-- WORK TO BE COMPLETED --
In the entries below, find each line where the word "standing" appears and give only the total count of such lines.

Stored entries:
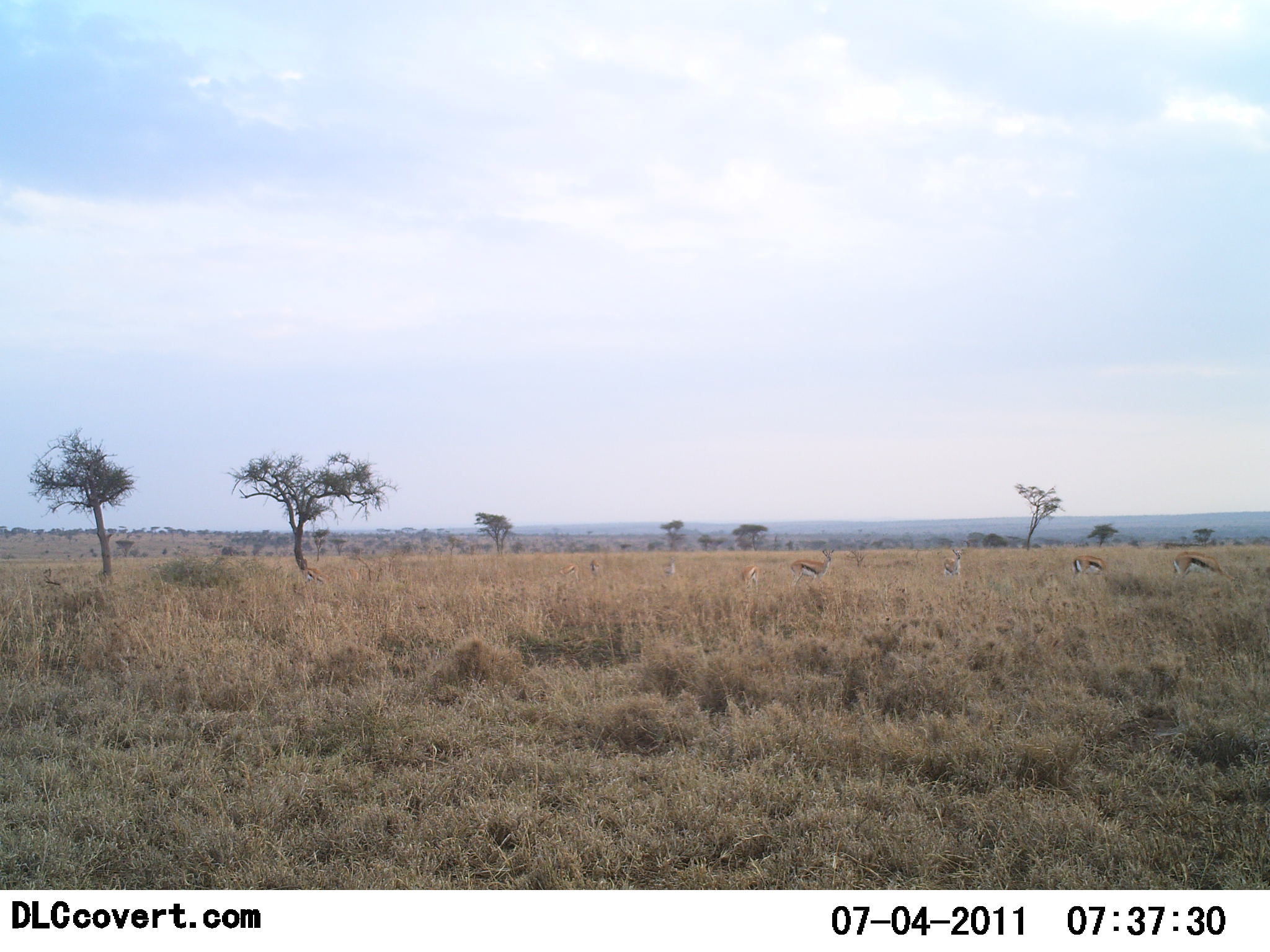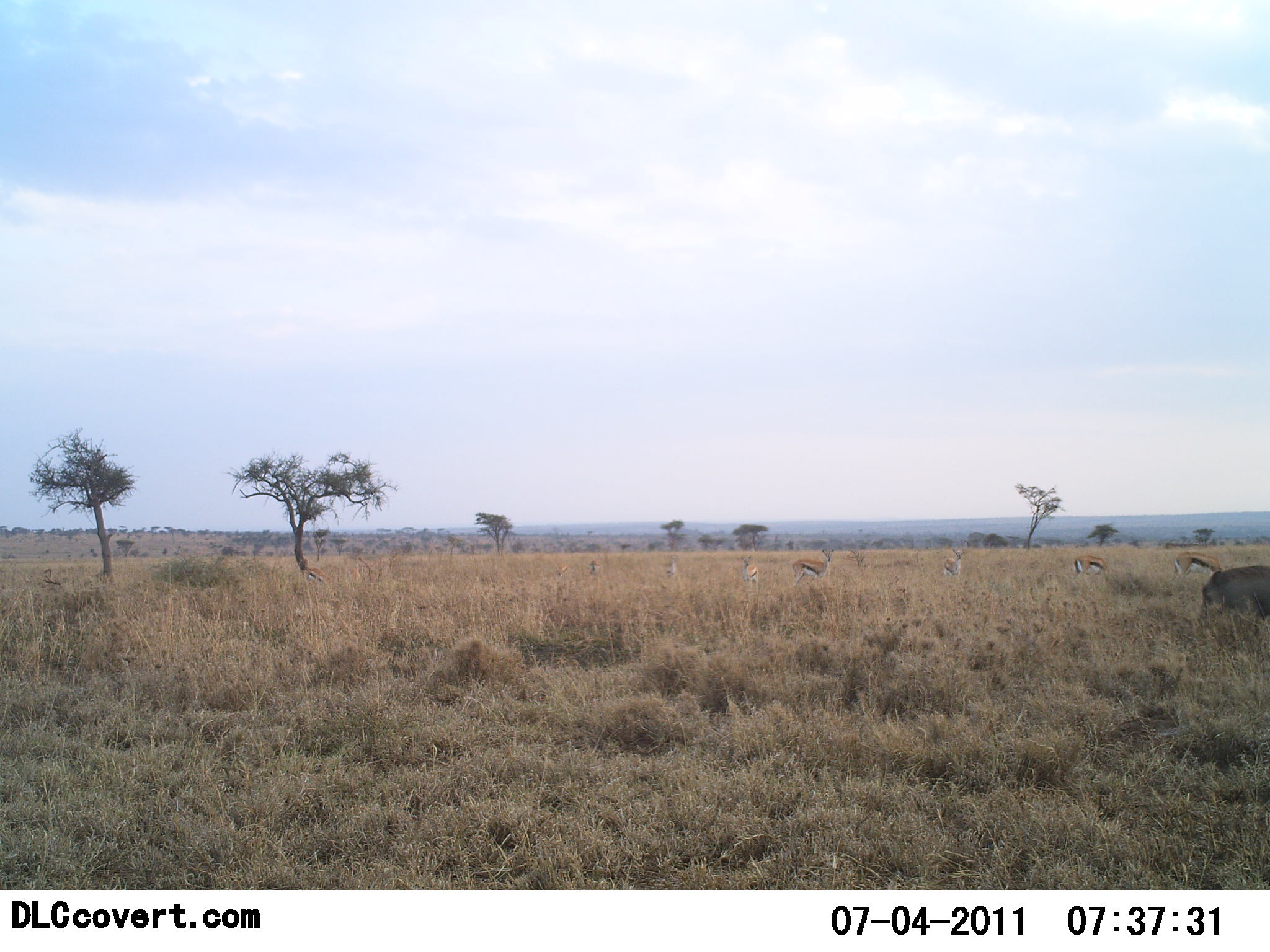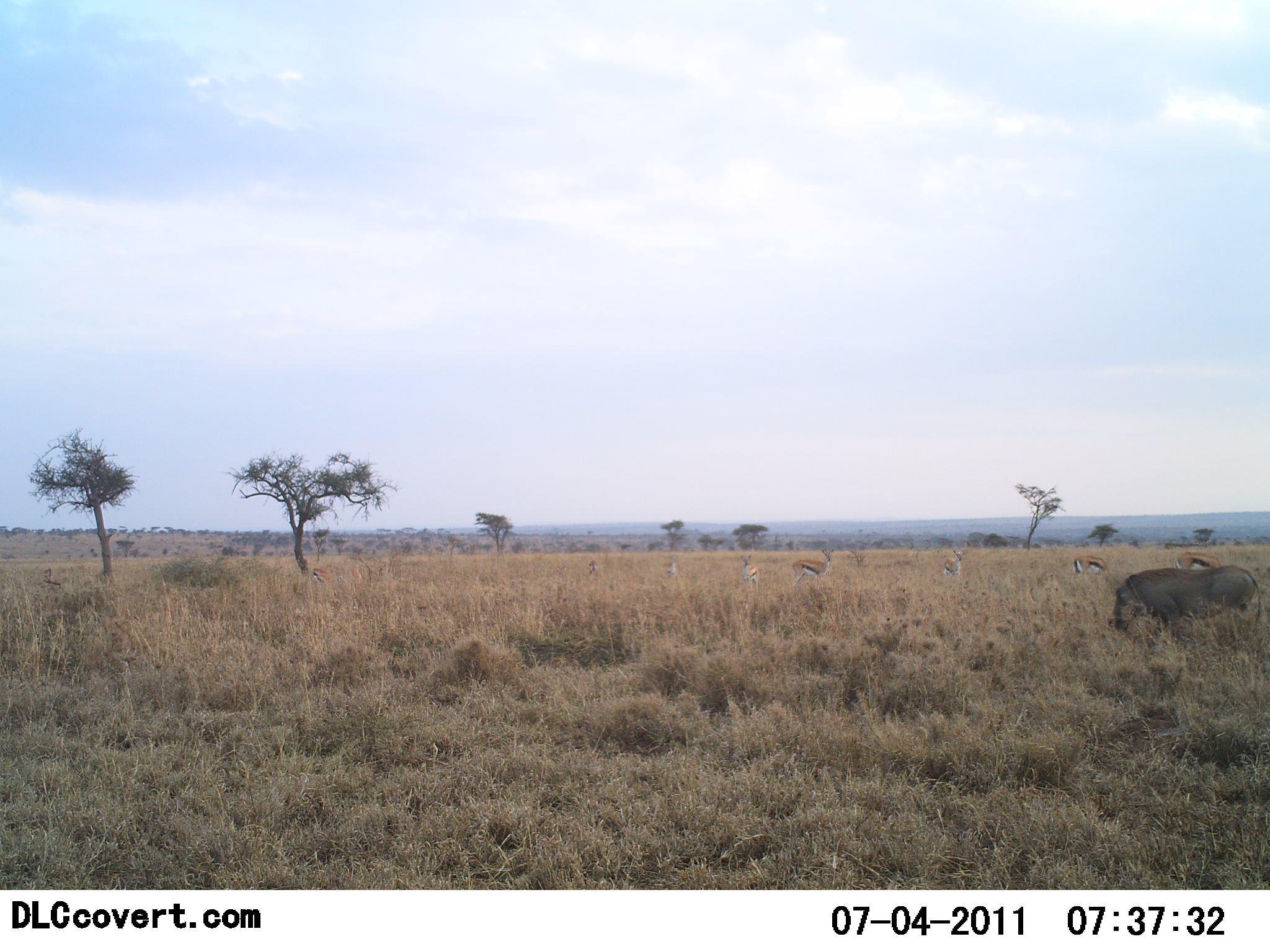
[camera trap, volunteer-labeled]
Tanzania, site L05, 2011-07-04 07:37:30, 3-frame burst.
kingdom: Animalia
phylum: Chordata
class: Mammalia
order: Artiodactyla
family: Bovidae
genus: Eudorcas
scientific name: Eudorcas thomsonii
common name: thomson's gazelle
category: gazellethomsons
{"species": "gazellethomsons (thomson's gazelle) (Eudorcas thomsonii)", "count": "7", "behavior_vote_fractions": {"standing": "73%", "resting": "0%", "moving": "18%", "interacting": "0%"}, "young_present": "0%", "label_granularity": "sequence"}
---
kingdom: Animalia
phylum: Chordata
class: Mammalia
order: Artiodactyla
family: Suidae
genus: Phacochoerus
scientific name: Phacochoerus africanus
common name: warthog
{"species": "warthog (Phacochoerus africanus)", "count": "1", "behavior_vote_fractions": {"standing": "0%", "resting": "0%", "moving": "100%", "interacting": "0%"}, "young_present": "0%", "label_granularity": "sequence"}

-- SOLUTION FOR THIS EXERCISE --
2